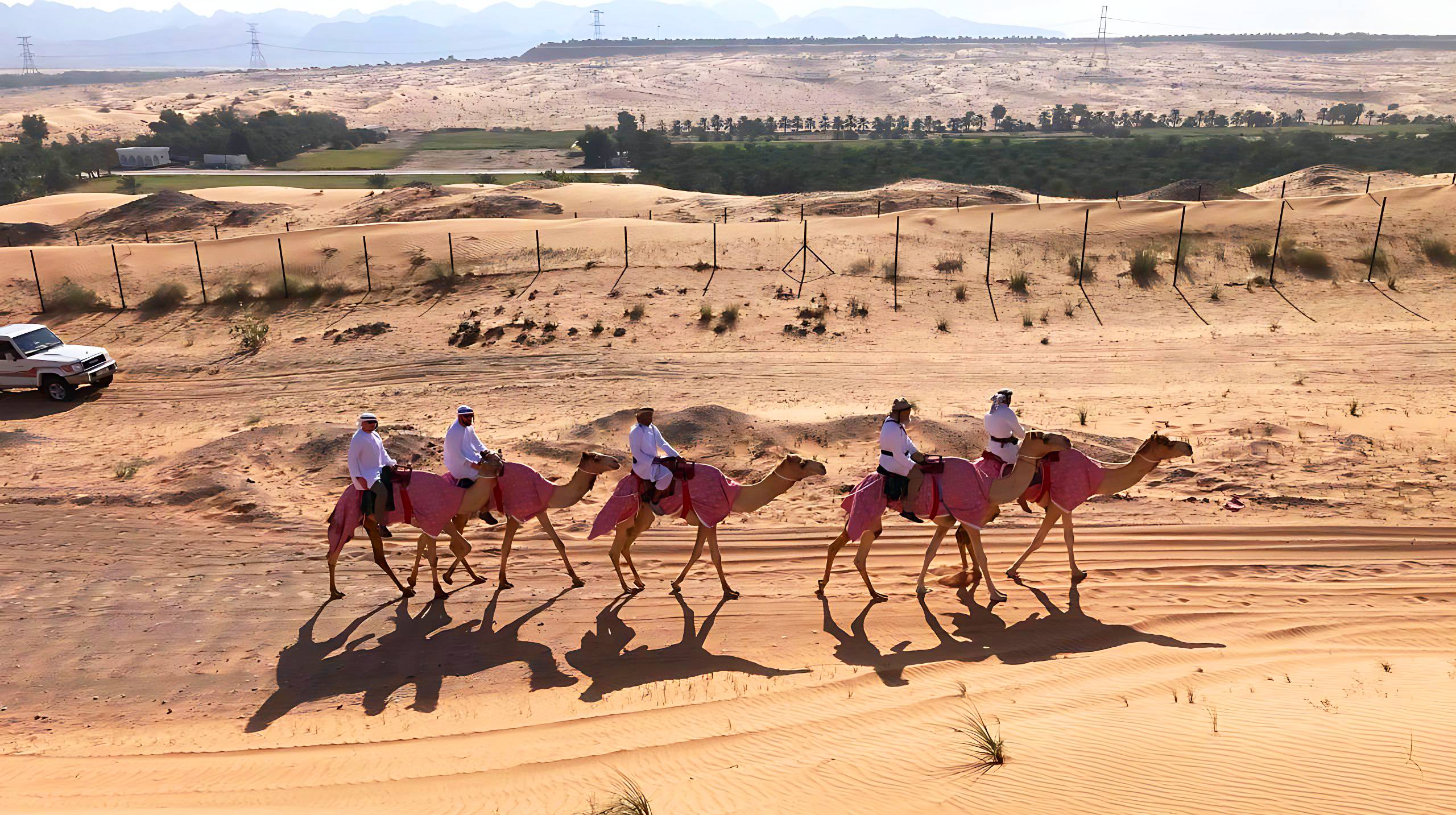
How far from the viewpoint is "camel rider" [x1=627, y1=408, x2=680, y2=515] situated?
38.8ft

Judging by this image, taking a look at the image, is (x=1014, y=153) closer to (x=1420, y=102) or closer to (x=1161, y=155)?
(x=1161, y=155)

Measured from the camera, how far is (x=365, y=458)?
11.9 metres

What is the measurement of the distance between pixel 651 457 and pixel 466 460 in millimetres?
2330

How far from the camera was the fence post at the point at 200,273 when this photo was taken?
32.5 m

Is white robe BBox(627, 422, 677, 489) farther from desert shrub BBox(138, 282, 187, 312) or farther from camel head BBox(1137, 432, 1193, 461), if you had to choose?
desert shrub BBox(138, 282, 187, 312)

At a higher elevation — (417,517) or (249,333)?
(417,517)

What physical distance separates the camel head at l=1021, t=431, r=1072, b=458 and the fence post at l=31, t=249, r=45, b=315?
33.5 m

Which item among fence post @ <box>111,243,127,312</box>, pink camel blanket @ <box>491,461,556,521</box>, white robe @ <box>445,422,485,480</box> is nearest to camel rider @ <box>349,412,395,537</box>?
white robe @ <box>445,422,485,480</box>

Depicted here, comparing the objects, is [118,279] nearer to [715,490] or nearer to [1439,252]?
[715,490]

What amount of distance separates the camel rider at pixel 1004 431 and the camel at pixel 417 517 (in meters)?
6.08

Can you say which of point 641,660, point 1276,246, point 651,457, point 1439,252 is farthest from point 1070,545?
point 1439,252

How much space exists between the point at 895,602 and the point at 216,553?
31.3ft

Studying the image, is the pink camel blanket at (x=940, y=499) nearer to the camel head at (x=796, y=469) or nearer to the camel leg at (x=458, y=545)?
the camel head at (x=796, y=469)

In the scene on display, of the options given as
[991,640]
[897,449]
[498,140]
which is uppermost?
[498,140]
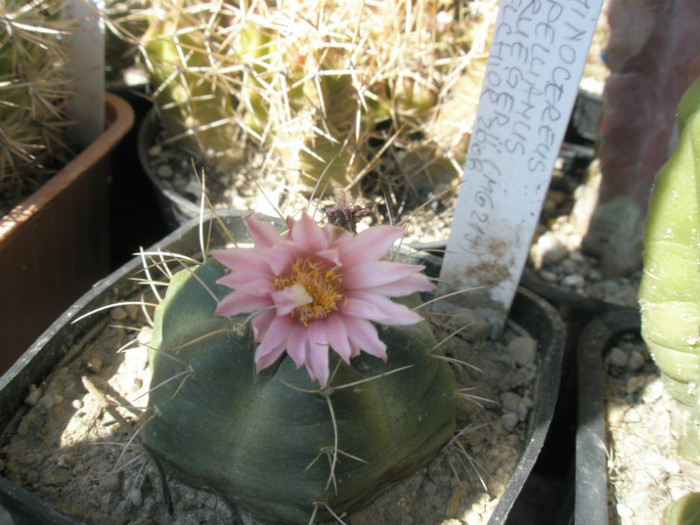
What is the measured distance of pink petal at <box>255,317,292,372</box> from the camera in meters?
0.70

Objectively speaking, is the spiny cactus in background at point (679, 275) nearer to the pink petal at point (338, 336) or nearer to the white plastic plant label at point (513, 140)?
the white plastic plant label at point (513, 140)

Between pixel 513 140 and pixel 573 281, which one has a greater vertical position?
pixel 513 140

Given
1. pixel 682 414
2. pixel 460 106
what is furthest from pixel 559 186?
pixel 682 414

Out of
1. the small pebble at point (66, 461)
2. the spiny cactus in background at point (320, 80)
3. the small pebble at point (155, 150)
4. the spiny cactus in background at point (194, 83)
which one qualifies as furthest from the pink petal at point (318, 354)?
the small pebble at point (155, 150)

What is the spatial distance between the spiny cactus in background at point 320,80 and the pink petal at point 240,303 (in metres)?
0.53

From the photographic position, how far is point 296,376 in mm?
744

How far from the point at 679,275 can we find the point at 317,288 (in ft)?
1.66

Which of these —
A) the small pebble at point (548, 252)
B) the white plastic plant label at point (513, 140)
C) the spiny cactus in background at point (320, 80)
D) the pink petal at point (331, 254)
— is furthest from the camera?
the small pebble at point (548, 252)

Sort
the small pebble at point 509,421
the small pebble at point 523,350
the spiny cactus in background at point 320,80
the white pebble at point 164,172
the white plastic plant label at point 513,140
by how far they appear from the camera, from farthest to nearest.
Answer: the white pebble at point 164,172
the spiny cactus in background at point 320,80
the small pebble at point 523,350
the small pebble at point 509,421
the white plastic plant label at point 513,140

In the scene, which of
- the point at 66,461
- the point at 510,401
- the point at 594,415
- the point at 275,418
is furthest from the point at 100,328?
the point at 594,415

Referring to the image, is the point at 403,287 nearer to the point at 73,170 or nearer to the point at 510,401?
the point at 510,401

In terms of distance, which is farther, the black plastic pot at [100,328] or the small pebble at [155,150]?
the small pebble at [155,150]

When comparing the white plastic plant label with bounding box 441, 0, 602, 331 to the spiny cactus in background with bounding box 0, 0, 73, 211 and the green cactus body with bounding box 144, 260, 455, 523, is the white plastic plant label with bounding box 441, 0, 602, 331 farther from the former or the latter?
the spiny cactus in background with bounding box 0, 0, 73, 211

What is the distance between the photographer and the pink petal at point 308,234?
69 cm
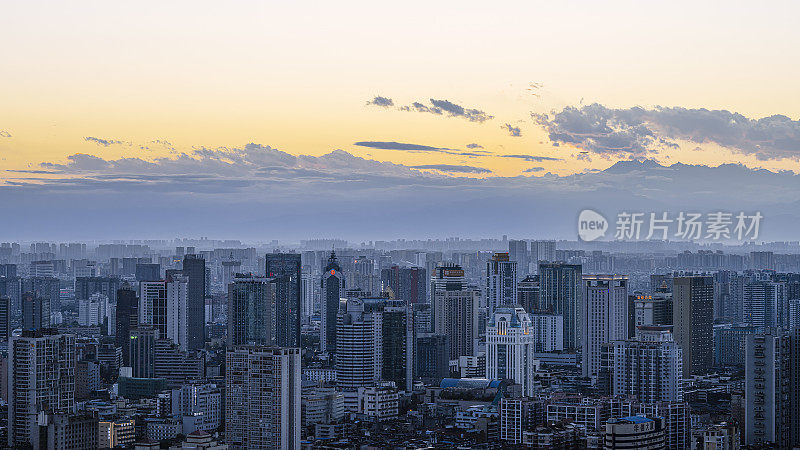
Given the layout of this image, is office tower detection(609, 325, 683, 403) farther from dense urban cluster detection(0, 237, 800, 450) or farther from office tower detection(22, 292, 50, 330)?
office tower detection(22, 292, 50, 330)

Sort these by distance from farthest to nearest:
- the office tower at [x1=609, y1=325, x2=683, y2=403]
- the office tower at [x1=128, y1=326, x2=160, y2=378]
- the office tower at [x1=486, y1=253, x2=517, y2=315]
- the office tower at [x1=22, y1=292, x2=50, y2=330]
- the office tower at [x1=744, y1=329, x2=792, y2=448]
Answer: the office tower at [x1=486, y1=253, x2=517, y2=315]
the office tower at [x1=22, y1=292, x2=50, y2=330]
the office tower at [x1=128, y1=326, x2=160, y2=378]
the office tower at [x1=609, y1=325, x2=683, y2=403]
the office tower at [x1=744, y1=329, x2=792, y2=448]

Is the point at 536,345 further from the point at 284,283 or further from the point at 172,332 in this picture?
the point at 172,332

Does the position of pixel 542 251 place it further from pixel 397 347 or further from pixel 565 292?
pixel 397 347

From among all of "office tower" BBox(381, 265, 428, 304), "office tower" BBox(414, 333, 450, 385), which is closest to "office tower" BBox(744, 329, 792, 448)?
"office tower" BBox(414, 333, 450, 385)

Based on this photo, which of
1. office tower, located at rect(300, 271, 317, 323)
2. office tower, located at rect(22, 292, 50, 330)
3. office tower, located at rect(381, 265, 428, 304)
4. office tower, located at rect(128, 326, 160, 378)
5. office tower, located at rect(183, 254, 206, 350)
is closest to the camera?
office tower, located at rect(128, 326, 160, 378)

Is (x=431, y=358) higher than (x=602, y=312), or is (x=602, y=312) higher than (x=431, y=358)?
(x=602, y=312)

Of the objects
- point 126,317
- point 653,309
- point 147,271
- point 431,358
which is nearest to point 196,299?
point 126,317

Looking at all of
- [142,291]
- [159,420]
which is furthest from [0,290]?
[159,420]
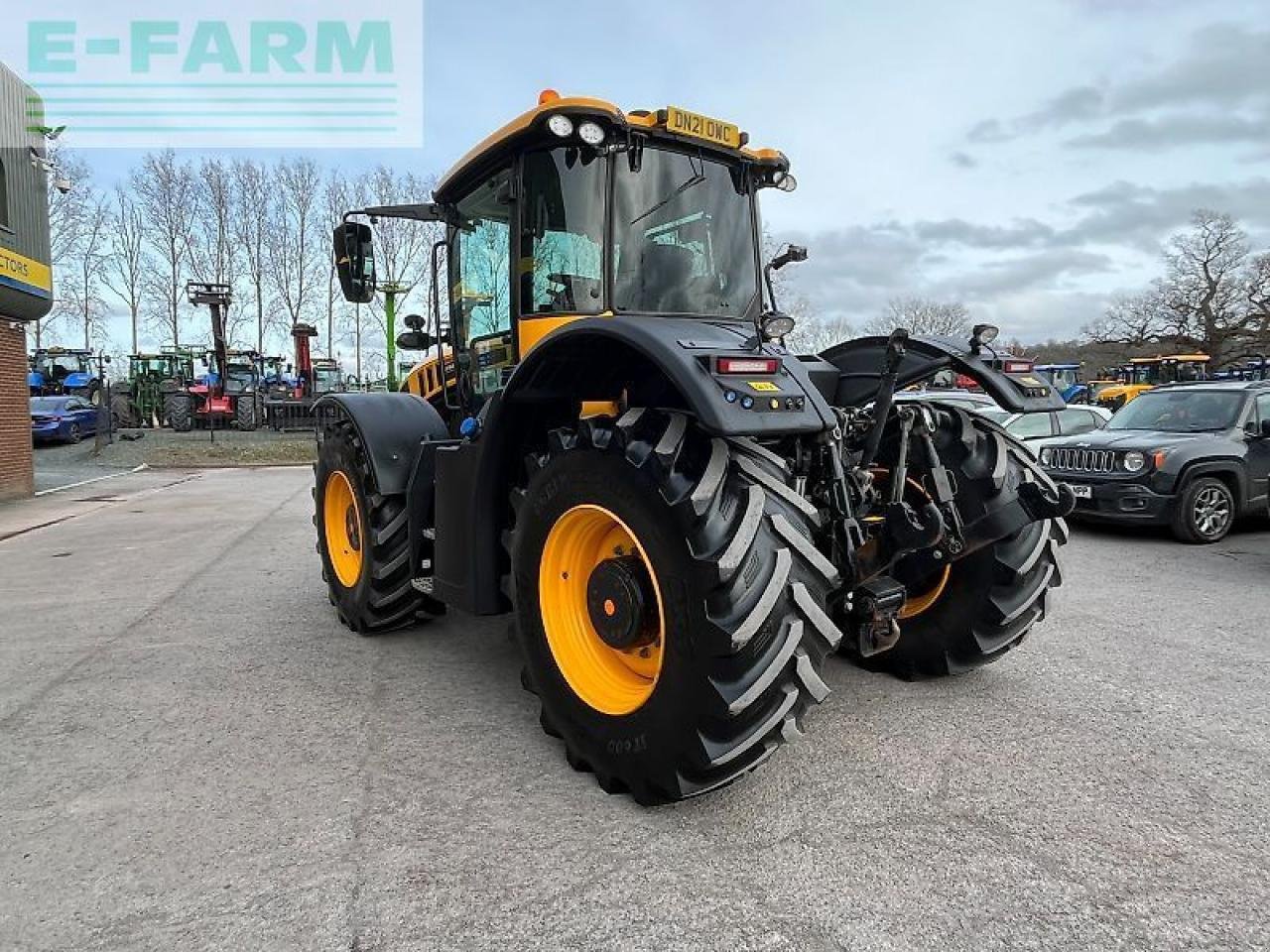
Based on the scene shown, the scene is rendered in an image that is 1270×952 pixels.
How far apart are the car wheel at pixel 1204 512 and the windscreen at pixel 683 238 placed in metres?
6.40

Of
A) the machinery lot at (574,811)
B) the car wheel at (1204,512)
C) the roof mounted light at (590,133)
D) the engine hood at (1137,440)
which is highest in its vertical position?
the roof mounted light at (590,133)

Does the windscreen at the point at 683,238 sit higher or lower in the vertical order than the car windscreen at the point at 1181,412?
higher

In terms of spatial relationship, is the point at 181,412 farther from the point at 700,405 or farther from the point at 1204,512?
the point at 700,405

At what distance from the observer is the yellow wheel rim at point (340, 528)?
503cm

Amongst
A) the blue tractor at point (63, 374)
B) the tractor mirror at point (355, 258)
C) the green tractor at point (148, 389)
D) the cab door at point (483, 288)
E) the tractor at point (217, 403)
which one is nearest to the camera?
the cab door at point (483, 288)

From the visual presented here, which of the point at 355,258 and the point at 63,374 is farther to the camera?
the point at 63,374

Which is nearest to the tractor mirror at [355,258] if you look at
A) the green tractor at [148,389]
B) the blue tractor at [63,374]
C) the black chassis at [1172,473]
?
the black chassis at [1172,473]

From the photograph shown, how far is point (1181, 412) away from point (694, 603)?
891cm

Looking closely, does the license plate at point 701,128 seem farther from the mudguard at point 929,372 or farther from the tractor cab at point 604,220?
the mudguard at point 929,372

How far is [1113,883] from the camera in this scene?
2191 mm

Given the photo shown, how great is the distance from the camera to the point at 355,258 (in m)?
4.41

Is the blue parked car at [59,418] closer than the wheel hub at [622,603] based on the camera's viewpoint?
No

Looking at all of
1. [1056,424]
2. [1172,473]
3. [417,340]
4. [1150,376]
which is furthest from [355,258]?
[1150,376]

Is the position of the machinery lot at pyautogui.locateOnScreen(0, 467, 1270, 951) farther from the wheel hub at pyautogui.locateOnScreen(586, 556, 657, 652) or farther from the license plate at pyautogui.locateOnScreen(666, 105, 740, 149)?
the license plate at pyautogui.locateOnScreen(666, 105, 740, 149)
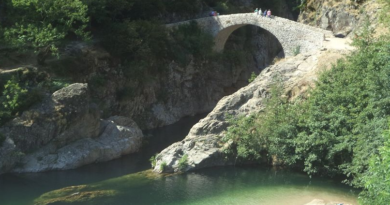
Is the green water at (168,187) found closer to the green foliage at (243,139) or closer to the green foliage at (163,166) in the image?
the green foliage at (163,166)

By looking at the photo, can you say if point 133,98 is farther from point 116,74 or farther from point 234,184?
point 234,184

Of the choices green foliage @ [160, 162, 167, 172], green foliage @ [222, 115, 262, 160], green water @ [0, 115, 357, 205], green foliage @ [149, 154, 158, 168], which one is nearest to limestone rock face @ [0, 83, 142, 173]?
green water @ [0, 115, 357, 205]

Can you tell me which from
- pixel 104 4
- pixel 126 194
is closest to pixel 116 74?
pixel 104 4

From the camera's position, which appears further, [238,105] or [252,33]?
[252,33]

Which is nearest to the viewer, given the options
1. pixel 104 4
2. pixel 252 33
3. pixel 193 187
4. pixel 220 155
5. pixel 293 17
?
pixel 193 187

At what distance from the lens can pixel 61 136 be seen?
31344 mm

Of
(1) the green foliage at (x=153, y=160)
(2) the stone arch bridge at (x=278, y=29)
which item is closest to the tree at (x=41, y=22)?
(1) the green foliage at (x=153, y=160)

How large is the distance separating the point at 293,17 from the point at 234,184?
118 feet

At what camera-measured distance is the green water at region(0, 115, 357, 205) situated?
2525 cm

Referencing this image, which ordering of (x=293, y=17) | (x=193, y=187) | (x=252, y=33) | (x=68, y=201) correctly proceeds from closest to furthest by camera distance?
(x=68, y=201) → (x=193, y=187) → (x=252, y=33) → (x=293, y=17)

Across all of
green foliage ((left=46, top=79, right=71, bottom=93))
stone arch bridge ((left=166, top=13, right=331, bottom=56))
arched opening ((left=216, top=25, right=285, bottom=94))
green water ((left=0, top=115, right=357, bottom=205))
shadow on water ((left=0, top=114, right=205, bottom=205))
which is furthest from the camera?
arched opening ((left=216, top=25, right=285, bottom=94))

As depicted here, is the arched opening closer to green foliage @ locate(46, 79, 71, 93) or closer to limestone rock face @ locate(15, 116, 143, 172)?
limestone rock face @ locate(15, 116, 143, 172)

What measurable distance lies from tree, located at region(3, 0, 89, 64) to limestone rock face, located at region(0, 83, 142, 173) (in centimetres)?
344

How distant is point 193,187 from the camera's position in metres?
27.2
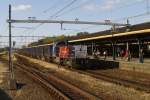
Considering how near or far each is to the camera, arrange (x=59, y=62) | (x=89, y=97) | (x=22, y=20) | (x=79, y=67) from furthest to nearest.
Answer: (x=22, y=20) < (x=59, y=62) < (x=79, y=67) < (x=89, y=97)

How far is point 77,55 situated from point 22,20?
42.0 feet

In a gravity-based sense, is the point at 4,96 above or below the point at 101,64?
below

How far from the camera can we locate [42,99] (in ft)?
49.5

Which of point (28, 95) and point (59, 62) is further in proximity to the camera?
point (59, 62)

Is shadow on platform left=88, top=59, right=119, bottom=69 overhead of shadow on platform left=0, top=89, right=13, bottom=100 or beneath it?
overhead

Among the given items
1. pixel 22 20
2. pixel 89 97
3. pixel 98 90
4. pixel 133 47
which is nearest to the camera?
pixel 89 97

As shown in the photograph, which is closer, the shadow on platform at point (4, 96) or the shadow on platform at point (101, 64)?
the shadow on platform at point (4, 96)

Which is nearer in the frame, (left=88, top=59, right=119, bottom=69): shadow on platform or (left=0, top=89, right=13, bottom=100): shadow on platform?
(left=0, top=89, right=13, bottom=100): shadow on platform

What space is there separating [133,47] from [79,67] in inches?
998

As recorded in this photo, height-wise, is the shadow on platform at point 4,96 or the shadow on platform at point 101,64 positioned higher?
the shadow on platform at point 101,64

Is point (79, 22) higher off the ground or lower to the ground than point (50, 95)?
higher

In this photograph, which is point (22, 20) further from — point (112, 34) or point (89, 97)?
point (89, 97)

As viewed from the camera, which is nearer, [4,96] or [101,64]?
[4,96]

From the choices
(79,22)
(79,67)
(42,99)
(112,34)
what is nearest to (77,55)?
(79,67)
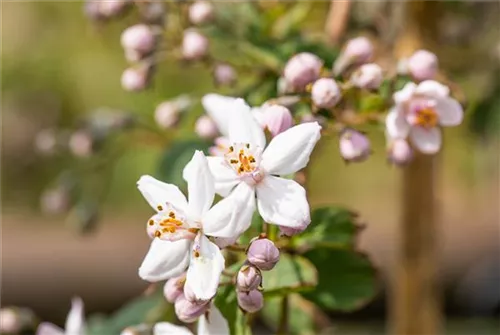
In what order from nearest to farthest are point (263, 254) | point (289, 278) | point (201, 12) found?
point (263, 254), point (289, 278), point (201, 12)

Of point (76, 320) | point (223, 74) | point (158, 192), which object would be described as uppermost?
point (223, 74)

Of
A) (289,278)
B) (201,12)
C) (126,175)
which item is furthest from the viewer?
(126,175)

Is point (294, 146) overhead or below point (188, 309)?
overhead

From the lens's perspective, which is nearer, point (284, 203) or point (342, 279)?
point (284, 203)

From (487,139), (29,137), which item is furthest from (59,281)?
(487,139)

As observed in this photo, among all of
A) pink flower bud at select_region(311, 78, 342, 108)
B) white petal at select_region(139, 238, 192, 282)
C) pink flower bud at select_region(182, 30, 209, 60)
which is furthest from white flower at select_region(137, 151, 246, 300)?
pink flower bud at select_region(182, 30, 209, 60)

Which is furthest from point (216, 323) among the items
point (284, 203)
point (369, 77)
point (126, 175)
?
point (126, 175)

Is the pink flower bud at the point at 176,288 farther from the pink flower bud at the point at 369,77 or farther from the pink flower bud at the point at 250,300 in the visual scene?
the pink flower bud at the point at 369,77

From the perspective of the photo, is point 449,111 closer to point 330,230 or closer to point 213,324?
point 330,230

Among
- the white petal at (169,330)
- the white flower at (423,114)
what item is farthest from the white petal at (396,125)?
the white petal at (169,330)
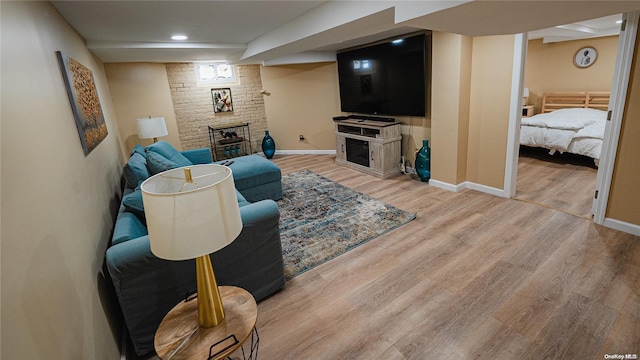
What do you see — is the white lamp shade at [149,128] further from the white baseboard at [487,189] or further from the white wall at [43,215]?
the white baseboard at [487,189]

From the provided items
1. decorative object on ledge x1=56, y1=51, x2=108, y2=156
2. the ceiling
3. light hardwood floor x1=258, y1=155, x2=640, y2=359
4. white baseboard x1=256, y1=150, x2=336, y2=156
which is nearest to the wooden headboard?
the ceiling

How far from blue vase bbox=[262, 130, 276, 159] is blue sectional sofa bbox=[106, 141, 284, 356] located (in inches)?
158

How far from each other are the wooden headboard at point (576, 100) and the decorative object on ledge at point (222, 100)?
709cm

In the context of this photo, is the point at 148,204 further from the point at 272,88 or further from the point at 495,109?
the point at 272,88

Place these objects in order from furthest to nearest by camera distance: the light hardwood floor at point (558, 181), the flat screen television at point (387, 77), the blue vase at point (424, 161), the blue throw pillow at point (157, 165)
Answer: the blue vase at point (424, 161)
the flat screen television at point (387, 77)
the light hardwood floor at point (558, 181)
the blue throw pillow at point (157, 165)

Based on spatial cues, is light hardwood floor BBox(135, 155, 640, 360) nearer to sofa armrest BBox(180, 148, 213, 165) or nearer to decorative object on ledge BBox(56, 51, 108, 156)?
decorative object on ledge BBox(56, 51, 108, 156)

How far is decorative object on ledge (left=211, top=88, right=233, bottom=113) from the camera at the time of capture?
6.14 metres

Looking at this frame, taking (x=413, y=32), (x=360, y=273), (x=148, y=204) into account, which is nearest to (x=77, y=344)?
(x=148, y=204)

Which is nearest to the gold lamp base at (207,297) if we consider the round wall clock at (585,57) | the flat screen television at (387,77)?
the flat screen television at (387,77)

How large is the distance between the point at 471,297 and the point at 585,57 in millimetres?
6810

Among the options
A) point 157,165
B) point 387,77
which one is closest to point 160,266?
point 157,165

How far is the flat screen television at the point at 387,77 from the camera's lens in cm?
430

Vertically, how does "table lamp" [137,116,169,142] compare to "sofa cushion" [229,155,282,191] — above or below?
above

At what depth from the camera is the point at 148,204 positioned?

→ Goal
Copy exactly the lines from the one containing "How far from blue" through the last line of the records, both included, and nothing else.

→ Solved exercise
How far from blue vase bbox=[262, 130, 276, 159] is blue sectional sofa bbox=[106, 141, 284, 356] located (in inches)?
158

How far from each other are the wooden headboard at point (576, 100) and the decorative object on ledge at point (222, 100)?
709cm

In the context of this photo, is the point at 148,204 further from the point at 272,88 or further from the point at 495,109?
the point at 272,88

Place these objects in order from furthest to nearest by camera distance: the light hardwood floor at point (558, 181), the flat screen television at point (387, 77), the blue vase at point (424, 161), the blue throw pillow at point (157, 165)
Answer: the blue vase at point (424, 161)
the flat screen television at point (387, 77)
the light hardwood floor at point (558, 181)
the blue throw pillow at point (157, 165)

Based on spatial cues, is light hardwood floor BBox(135, 155, 640, 360) nearer to sofa armrest BBox(180, 148, 213, 165) or nearer to decorative object on ledge BBox(56, 51, 108, 156)?
decorative object on ledge BBox(56, 51, 108, 156)

How far is decorative object on ledge (left=211, top=88, right=233, bottom=113) from the camera at the time of capture?
6.14 metres

Looking at this frame, taking (x=413, y=32), (x=360, y=273), (x=148, y=204) into account, which is nearest to (x=77, y=344)?
(x=148, y=204)

Which is nearest to the gold lamp base at (207,297) if we consider the round wall clock at (585,57) | the flat screen television at (387,77)?
the flat screen television at (387,77)

How large is the distance between the point at 471,297 and the point at 585,57 in millimetres?
6810

Among the options
A) point 157,165
B) point 387,77
which one is closest to point 160,266?
point 157,165

How far is the flat screen television at the point at 387,77 from the camera's lens in cm?
430

Vertically, how does "table lamp" [137,116,169,142] compare to "sofa cushion" [229,155,282,191] — above or below?
above

At what depth from the camera is the point at 148,204 positioned?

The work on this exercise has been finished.